For what it's worth, there are workarounds to the above problems.

  • einsum: You could use einsum — this can allow you to perform complex operations like batched matrix multiplications, transpositions, contractions etc. all in one operation. However, in exchange for its flexibility, einsum is inefficient, so you'd have to translate into matmuls anyways for an efficient production-ready codebases, whether for training or inference.
  • functorch.dims: You could also use functorch's named tensors, which are more powerful than PyTorch's own named tensors. The readability is vastly improved, and it doesn't have the same inefficiencies that einsum does. This functional form of PyTorch is less popular, but the first-class treatment of named dimensions in their examples seems really promising.
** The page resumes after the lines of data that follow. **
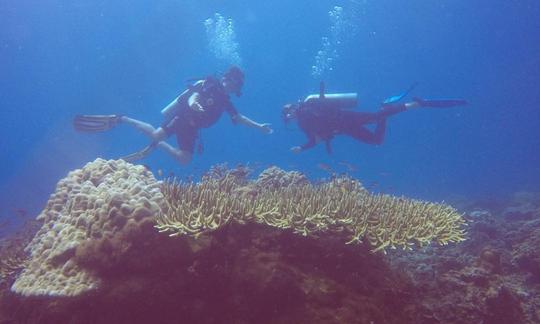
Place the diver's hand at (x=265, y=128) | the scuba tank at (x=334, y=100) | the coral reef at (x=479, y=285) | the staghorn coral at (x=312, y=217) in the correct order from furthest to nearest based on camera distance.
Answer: the scuba tank at (x=334, y=100) < the diver's hand at (x=265, y=128) < the coral reef at (x=479, y=285) < the staghorn coral at (x=312, y=217)

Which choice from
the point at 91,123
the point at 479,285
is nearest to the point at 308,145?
the point at 91,123

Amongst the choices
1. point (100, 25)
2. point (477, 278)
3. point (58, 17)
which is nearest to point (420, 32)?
point (100, 25)

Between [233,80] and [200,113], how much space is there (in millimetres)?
1775

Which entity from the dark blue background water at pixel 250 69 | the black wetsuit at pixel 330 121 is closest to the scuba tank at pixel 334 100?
the black wetsuit at pixel 330 121

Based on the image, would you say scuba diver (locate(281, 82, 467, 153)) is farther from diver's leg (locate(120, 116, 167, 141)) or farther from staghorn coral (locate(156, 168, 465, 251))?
staghorn coral (locate(156, 168, 465, 251))

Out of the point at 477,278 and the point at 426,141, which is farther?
the point at 426,141

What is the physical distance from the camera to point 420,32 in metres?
105

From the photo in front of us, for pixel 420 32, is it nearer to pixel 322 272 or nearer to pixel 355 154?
pixel 355 154

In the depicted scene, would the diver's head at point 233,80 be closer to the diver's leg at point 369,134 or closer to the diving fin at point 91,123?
the diving fin at point 91,123

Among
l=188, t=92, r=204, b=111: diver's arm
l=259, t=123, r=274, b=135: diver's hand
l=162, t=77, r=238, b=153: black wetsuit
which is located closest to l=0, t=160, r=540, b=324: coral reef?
l=188, t=92, r=204, b=111: diver's arm

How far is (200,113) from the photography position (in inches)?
486

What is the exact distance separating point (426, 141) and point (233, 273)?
159176 mm

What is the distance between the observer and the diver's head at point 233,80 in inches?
507

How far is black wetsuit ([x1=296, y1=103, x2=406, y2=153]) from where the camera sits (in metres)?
13.4
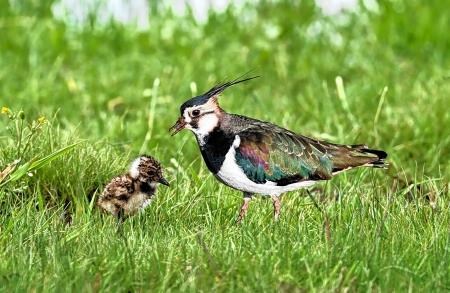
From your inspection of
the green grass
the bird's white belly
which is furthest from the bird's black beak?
the bird's white belly

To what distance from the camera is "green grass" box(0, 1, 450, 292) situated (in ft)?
18.5

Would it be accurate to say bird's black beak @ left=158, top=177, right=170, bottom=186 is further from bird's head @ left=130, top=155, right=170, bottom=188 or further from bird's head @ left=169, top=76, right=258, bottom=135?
bird's head @ left=169, top=76, right=258, bottom=135

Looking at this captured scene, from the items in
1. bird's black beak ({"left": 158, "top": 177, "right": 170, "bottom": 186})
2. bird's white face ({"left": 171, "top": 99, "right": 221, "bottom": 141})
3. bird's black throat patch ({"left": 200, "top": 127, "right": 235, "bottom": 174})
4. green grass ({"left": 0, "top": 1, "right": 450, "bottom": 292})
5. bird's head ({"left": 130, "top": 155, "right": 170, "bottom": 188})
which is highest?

  1. torch.bmm can only take 3D tensors. Granted, you could just switch to torch.matmul if you wanted to handle N-dimensional tensors and weren't strictly "shape-checking" your tensors. 

  2. For simplicity, I've omitted details such as grouped attention, the scaling factor, multi-head weights, etc. This is not the full equation for any attention implementation, but it's a part of every attention implementation.